(Records contained in a dataset)
-=-=-=-=-
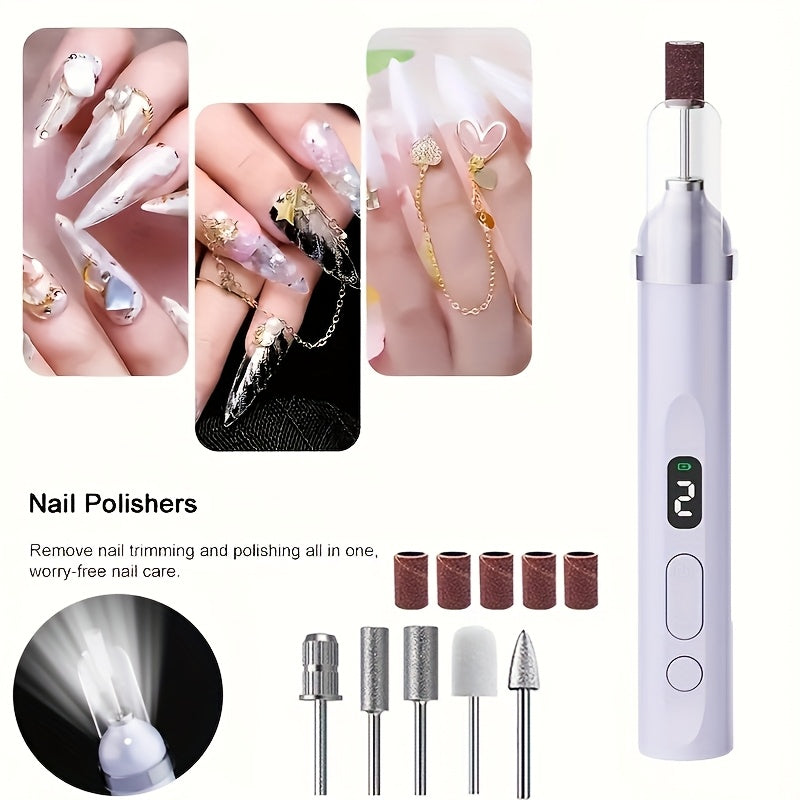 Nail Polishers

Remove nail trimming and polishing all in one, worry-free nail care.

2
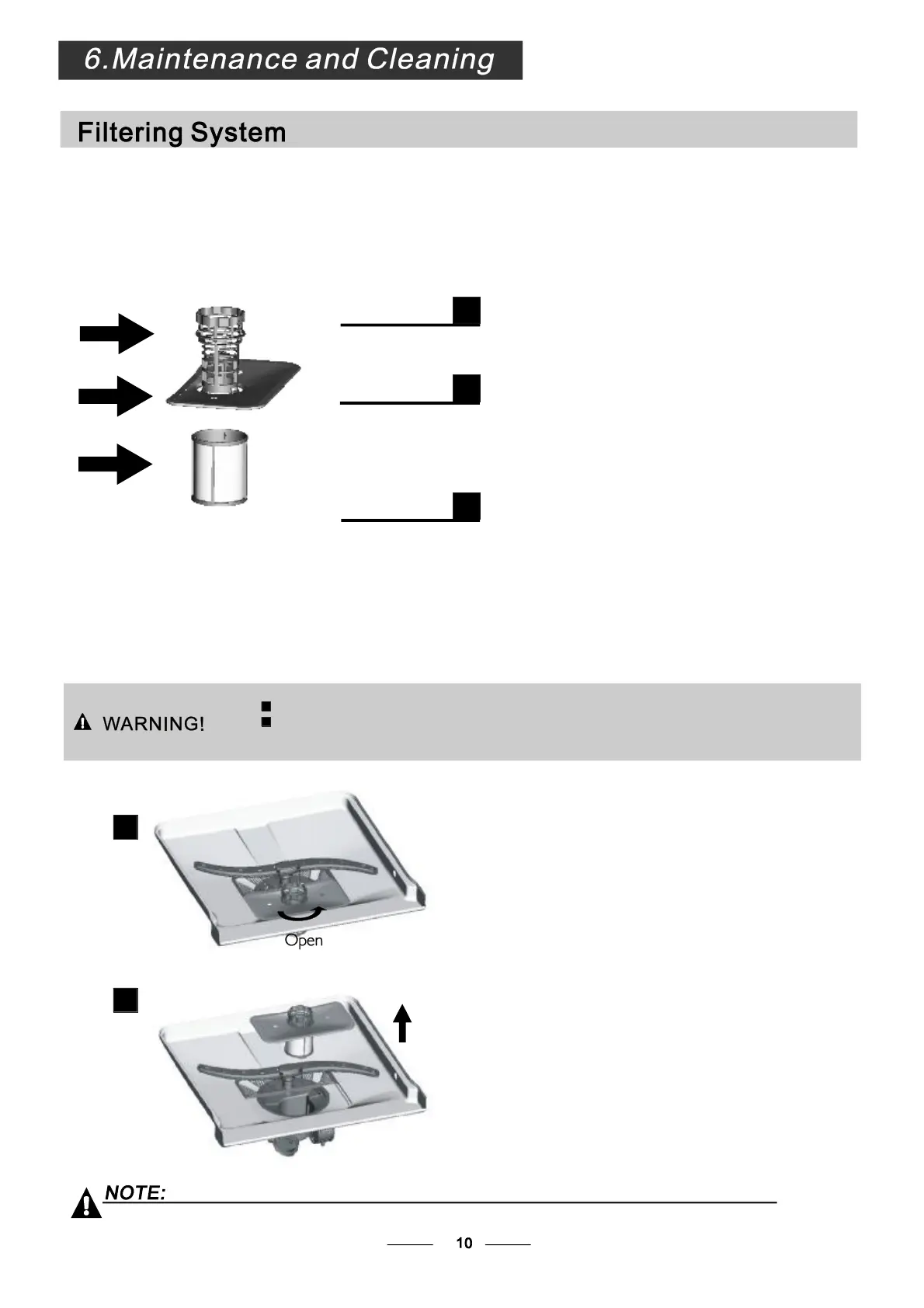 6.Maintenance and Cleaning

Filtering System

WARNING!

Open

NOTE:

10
-=-=-=-=-
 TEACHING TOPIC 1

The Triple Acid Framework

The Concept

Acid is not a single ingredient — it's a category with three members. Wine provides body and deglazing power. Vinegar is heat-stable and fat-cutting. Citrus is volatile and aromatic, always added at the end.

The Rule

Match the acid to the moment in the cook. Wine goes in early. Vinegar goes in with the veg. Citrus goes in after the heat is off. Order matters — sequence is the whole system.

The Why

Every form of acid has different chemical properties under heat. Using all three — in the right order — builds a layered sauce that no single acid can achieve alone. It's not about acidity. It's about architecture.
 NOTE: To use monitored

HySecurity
-=-=-=-=-
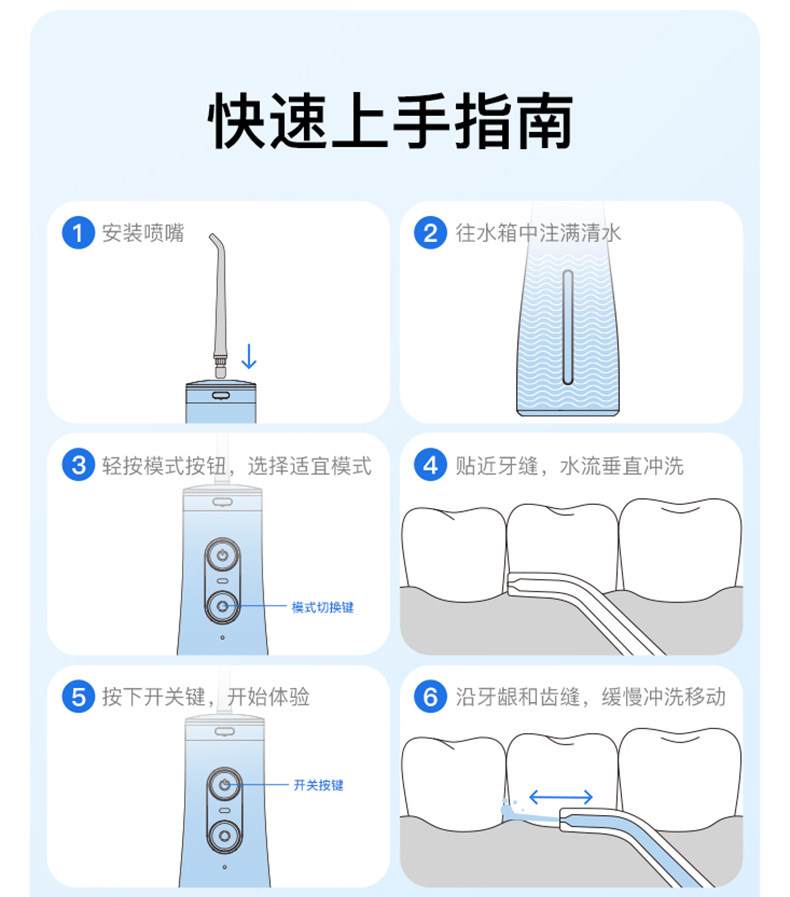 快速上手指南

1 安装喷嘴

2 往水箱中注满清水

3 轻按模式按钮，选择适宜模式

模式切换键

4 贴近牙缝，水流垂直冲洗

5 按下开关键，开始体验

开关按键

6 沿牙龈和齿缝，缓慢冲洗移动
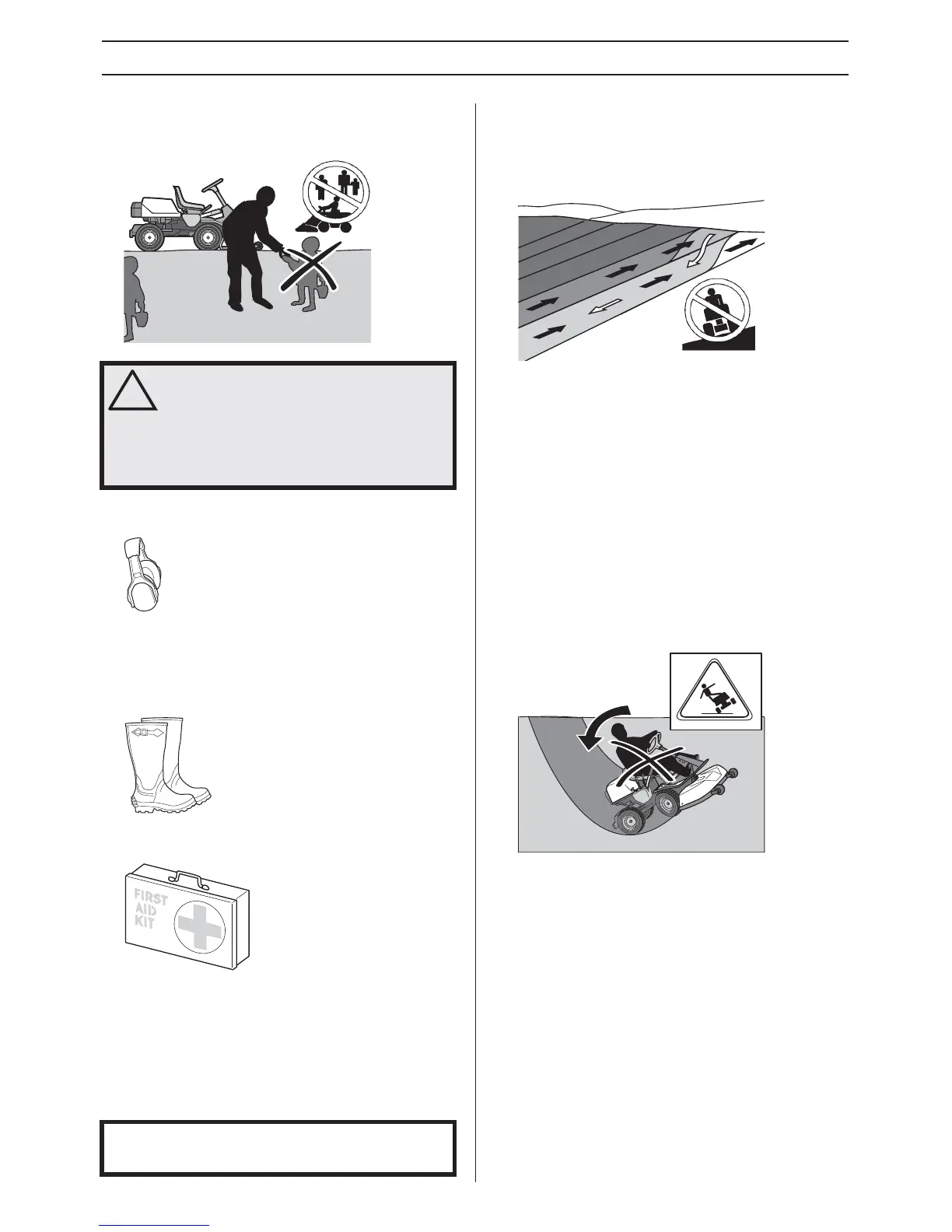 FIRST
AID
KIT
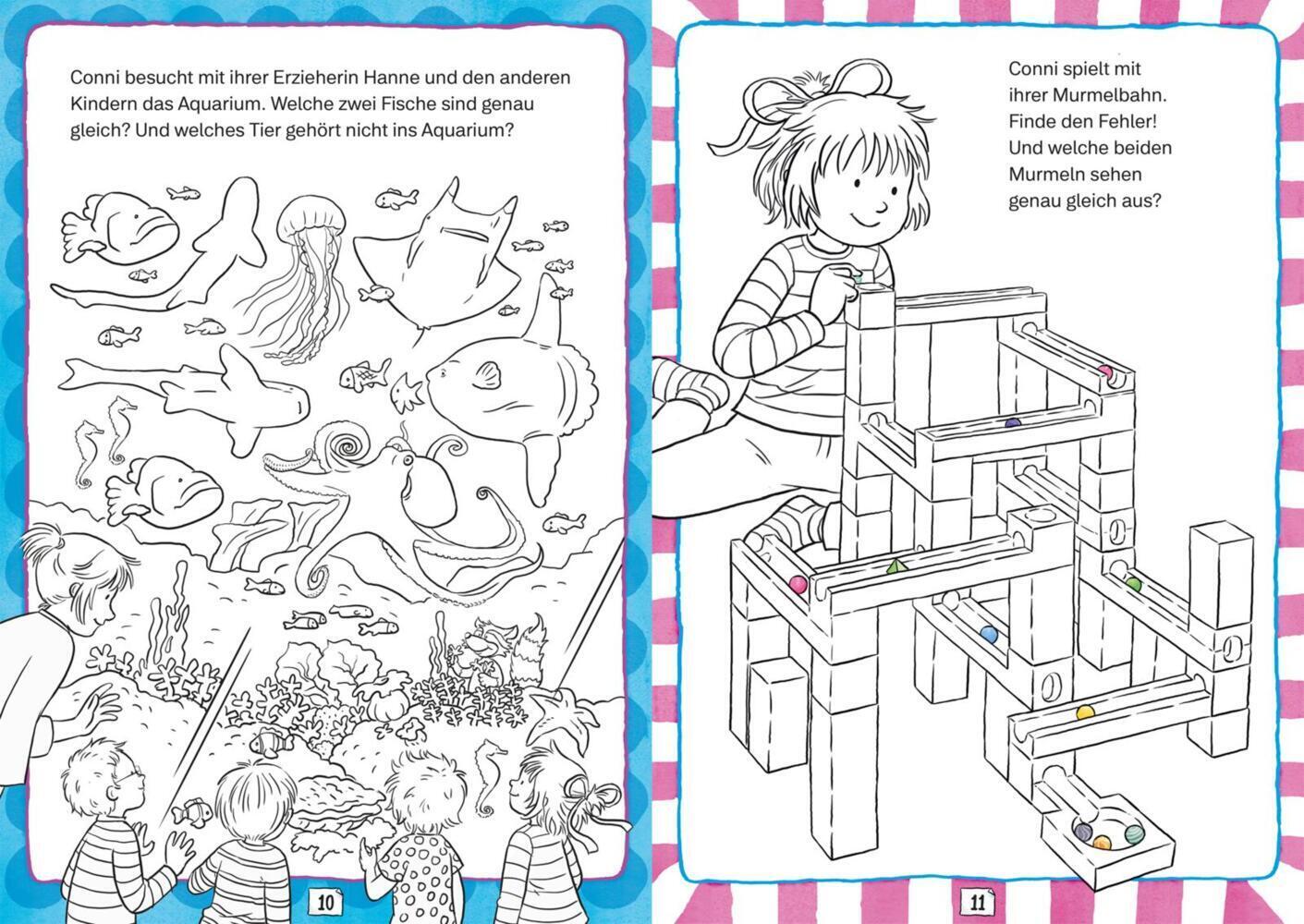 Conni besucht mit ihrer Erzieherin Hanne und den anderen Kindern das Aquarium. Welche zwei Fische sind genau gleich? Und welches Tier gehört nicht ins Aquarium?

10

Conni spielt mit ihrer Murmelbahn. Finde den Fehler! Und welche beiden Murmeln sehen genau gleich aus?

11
-=-=-=-=-
What lines above hold the word "Citrus"? List them all.

Acid is not a single ingredient — it's a category with three members. Wine provides body and deglazing power. Vinegar is heat-stable and fat-cutting. Citrus is volatile and aromatic, always added at the end.
Match the acid to the moment in the cook. Wine goes in early. Vinegar goes in with the veg. Citrus goes in after the heat is off. Order matters — sequence is the whole system.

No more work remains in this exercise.